Guiding electron transfer at the microbe-electrode interface: the role of MtrCAB

The project MTRoute investigated the molecular mechanisms of extracellular electron transfer (EET) mediated by the porin–cytochrome complex MtrCAB from different Shewanella species, as well as from more phylogenetically distant organisms such as Aeromonas hydrophila and Vibrio natriegens. This complex is composed of the decaheme cytochromes MtrA and MtrC, and the porin protein MtrB where MtrA is embedded (Figure). These complexes span the outer membrane of specialized microorganisms known as electroactive microbes and enable electrons to move from the cell interior to external acceptors such as minerals or electrodes. Understanding how these proteins facilitate electron transport is crucial for advancing bioelectrochemical systems (BES), a promising technology that harnesses electroactive microbes to transfer electrons produced by the oxidation of organic matter in wastewater to electrodes, thereby generating electricity. This particular BES system is generally called a Microbial Fuel Cell (MFC). However, the performance of BES is currently limited by incomplete knowledge of the structural and mechanistic factors that control and enhance microbial electron transfer at the cell–electrode interface.
The overall objective of MTRoute was to elucidate the structural and functional diversity of MtrCAB complexes and identify the molecular mechanisms that control electron transfer at the bacterial cell surface. Through an integrated approach combining molecular biology, structural biophysics (NMR spectroscopy, X-ray crystallography and analytical ultracentrifugation (AUC)), (bio)electrochemical analyses, and computational modelling, the project was crucial to:
1. Characterize the functional diversity of MtrCAB complexes from different electroactive bacteria;
2. Identify the molecular factors that define electron transfer rates;
3. Engineer the model electroactive microbe Shewanella oneidensis with enhanced electron transfer capabilities for improved BES performance.
MTRoute aims to generate new insights into the mechanistic basis of EET and to identify structural features that can be harnessed to rationally design high-performance electroactive microbes. These advances have the potential to accelerate the development of sustainable energy technologies to generate renewable electricity from wastewater. By enabling more efficient BES, the project directly supports the objectives of the European Green Deal and REPowerEU, which aim to reduce dependence on fossil fuels, expand renewable energy production, and drive the transition to a climate-neutral European economy.
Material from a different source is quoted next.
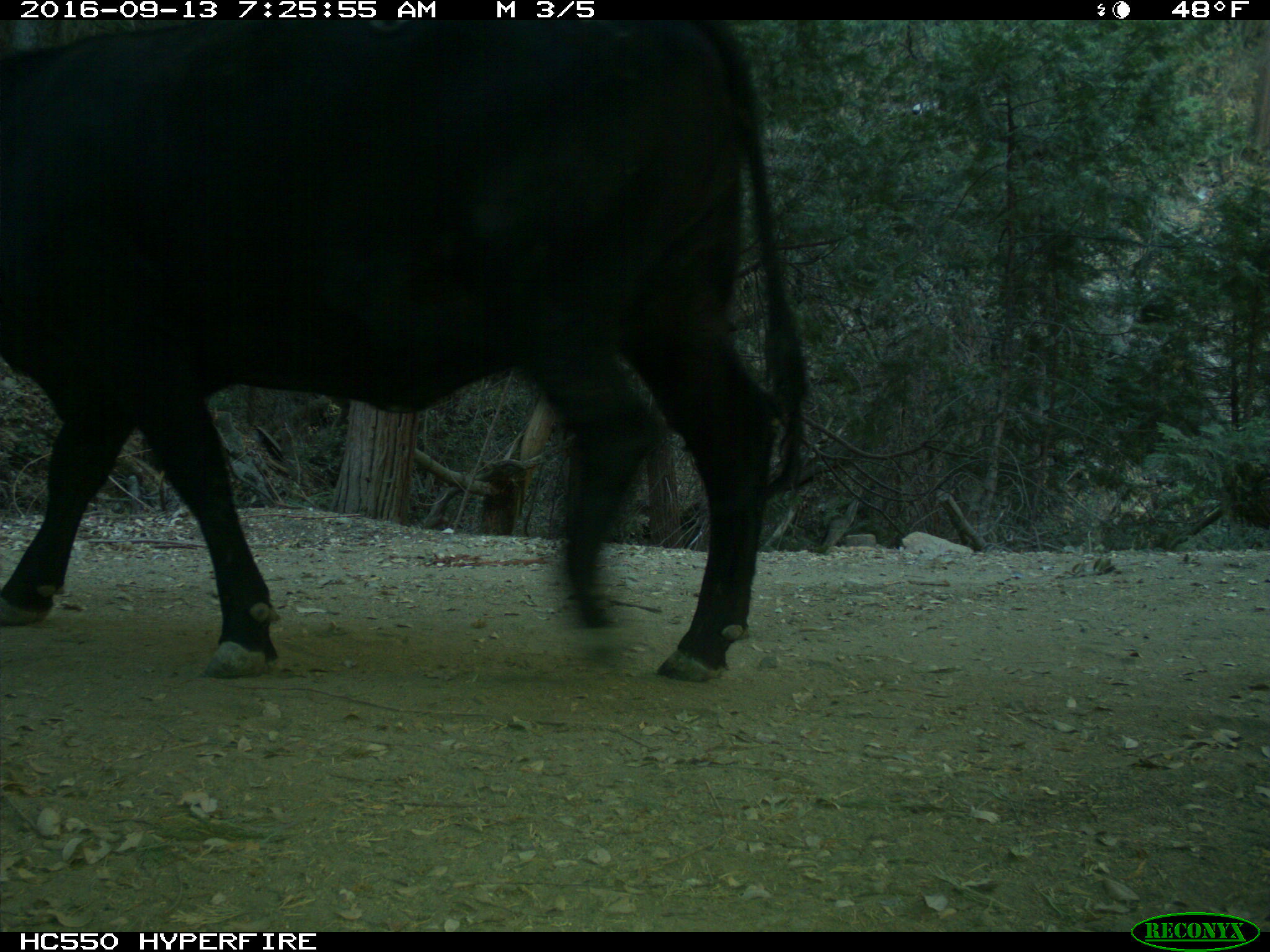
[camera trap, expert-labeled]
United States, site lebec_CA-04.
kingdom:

The project successfully investigated the functional diversity of MtrCAB complexes from different electroactive bacteria. The engineered strains harboring variant MtrCAB complexes were evaluated for current production in bioelectrochemical systems (BES). Comparative BES experiments revealed that heterologous MtrCAB complex have the capacity of producing notably higher current when compared with native ones, particularly during the early stages of the experimental run. To further explore the molecular factors underlying extracellular electron transfer (EET), the corresponding MtrC subunits were overproduced and purified for detailed structural and functional studies. These included one-dimensional proton NMR spectroscopy to investigate specific interactions between MtrC and key electron shuttles such as FMN, PMS, AQDS, and riboflavin, as well as Saturation Transfer Difference (STD) NMR to map ligand-binding epitopes.
Crystallization and co-crystallization trials were performed to obtain three-dimensional structures of MtrC in both free and ligand-bound states. Well-formed crystals were obtained under several conditions, and X-ray diffraction analysis was performed to determine their high-resolution structures. Analytical ultracentrifugation (AUC) experiments further provided insights into the oligomeric state, overall shape, and potential complex formation of MtrC, complementing the structural data.

The MTRoute project delivers new mechanistic and structural insights into extracellular electron transfer (EET), advancing the state of the art in microbial bioelectrochemistry. By systematically comparing heterologous MtrCAB complexes in engineered Shewanella strains, the project identified a variant that produces higher current output in bioelectrochemical systems (BES), particularly during the early stages of operation, compared to the model organism Shewanella oneidensis MR-1. This outcome strengthens the mechanistic basis for selecting and engineering electron transfer pathways, contributing to ongoing efforts to improve the efficiency of microbial electrochemical technologies.
At the molecular level, the project provided structural evidence of how MtrC interacts with soluble electron shuttles such as FMN, PMS, AQDS, and riboflavin. One-dimensional proton NMR and Saturation Transfer Difference (STD) NMR revealed distinct binding epitopes for each ligand, highlighting diverse interaction modes. Complementary crystallization trials produced well-formed crystals of MtrC in both free and ligand-bound states, paving the way for high-resolution X-ray structures. Analytical ultracentrifugation (AUC) further clarified the potential complex formation of MtrC, providing an in-depth structural basis for understanding and manipulating EET.
Building on these advances, the project will continue to explore the structural and molecular factors underlying EET and translate these insights into the design of next-generation electroactive microbes, supporting future innovations in sustainable energy technologies.